> [Work to be completed]:
Your answer should consist only of the records, copied exactly, with the images removed.

> [Stored data entries]:
○ ○ ○ ○
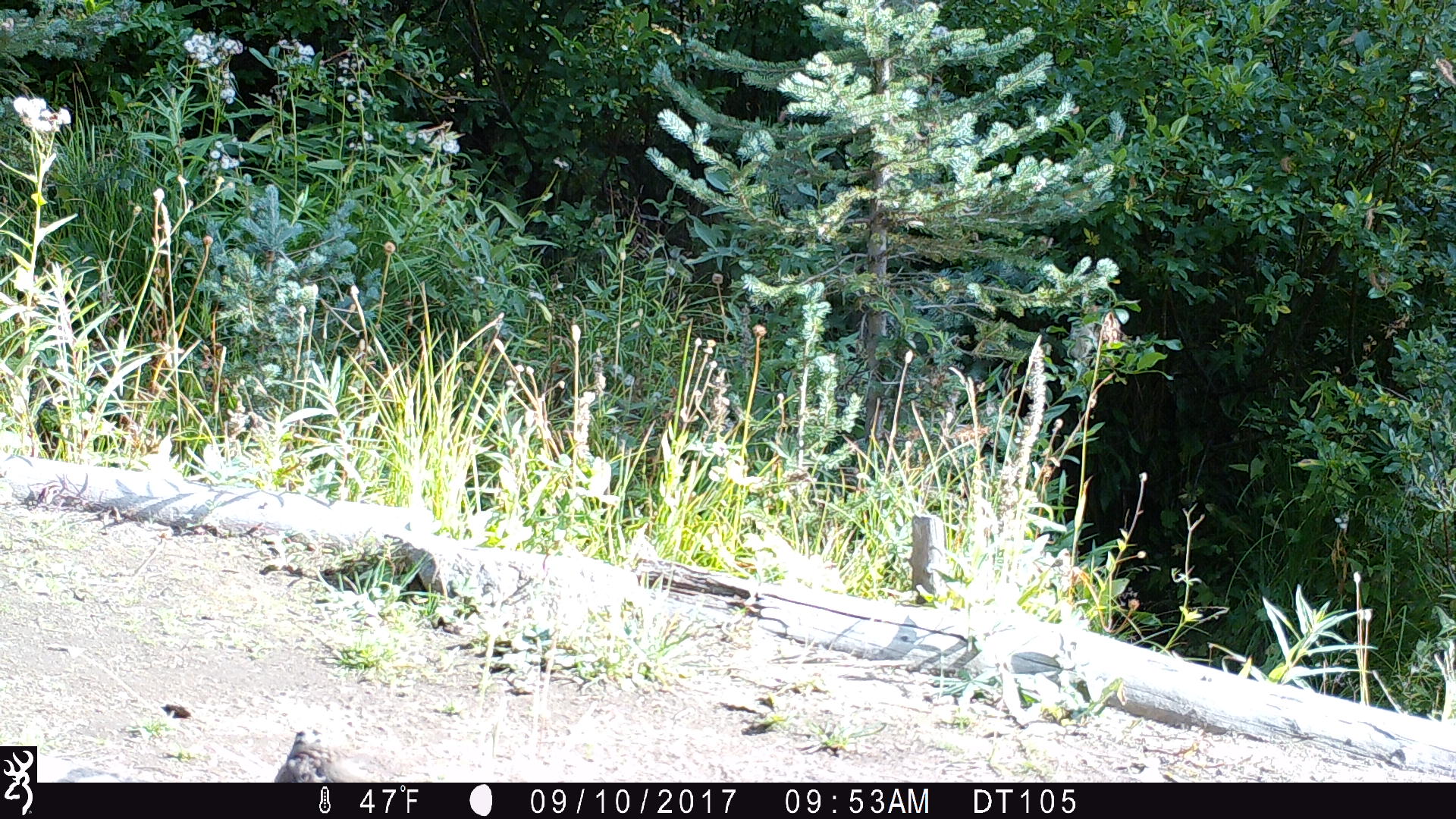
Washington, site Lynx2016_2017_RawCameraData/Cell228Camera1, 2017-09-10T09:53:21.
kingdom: Animalia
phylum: Chordata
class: Aves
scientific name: Aves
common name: birds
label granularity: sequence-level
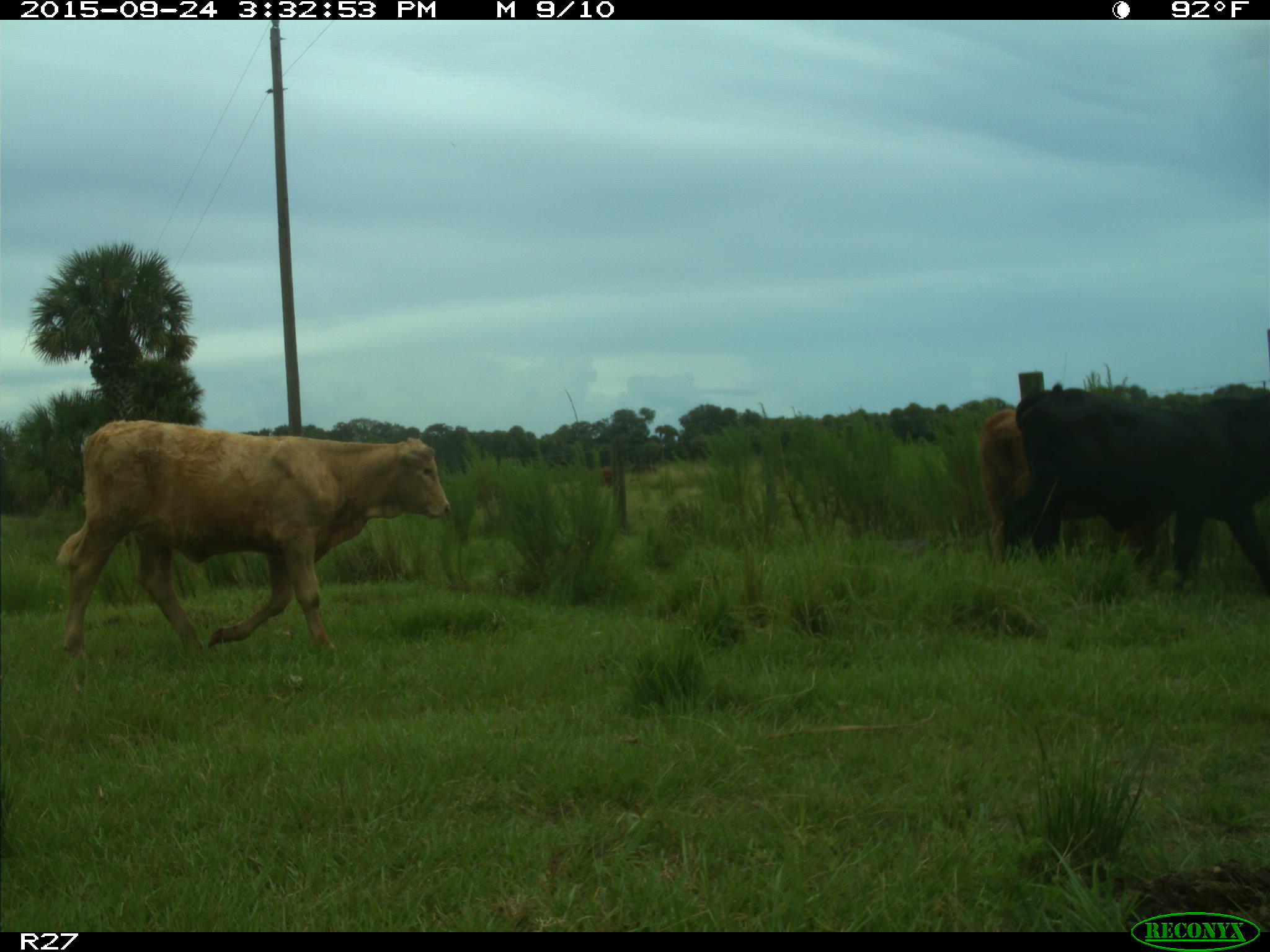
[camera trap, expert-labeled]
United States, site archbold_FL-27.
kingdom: Animalia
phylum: Chordata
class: Mammalia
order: Artiodactyla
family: Bovidae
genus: Bos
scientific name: Bos taurus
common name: domestic cow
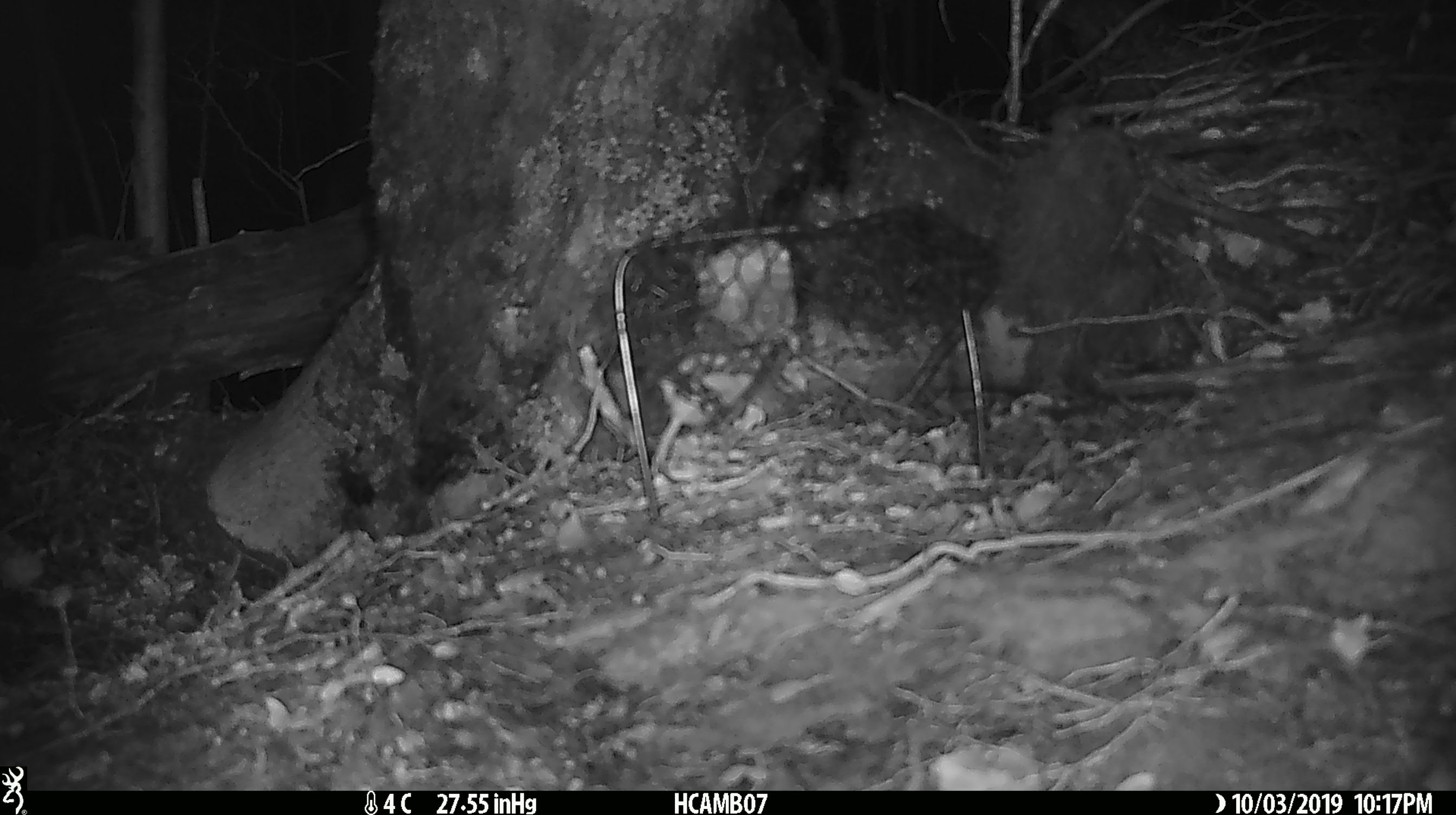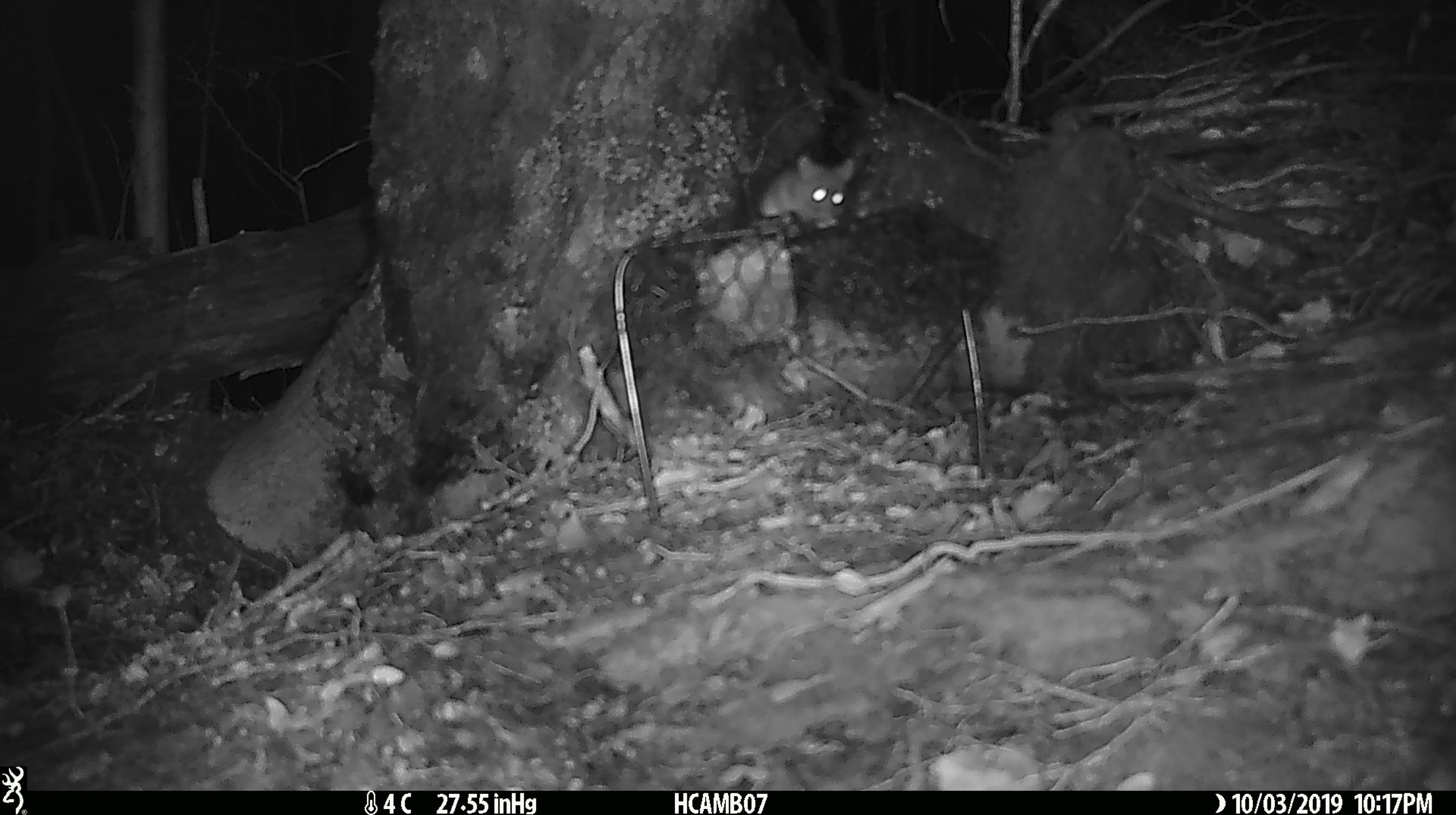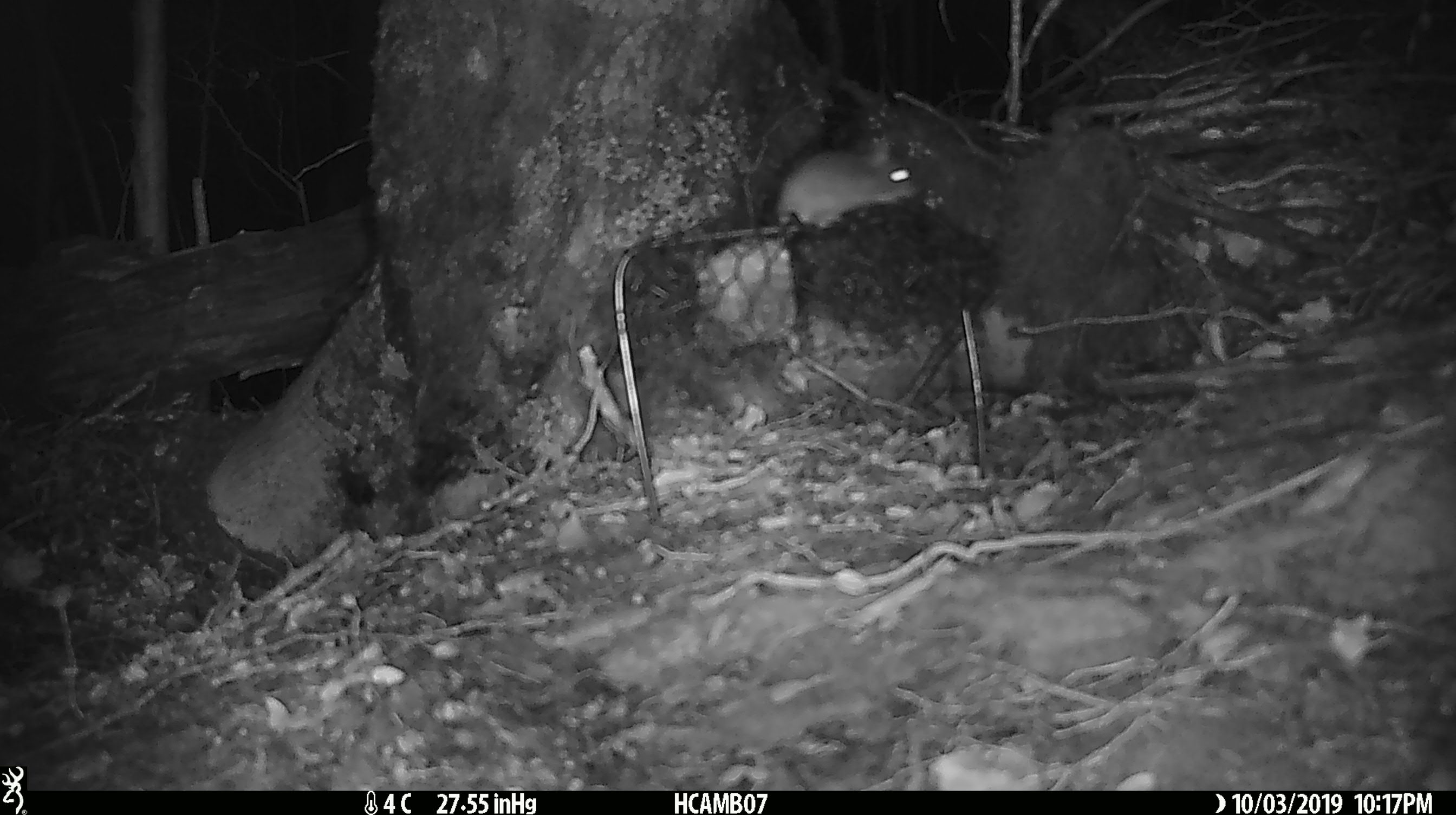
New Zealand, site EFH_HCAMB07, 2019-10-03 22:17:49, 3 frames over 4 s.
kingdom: Animalia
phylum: Chordata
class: Mammalia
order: Rodentia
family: Muridae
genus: Mus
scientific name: Mus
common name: mouse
○ ○ ○ ○
> [Task output]:
Washington, site Lynx2016_2017_RawCameraData/Cell228Camera1, 2017-09-10T09:53:21.
kingdom: Animalia
phylum: Chordata
class: Aves
scientific name: Aves
common name: birds
label granularity: sequence-level
[camera trap, expert-labeled]
United States, site archbold_FL-27.
kingdom: Animalia
phylum: Chordata
class: Mammalia
order: Artiodactyla
family: Bovidae
genus: Bos
scientific name: Bos taurus
common name: domestic cow
New Zealand, site EFH_HCAMB07, 2019-10-03 22:17:49, 3 frames over 4 s.
kingdom: Animalia
phylum: Chordata
class: Mammalia
order: Rodentia
family: Muridae
genus: Mus
scientific name: Mus
common name: mouse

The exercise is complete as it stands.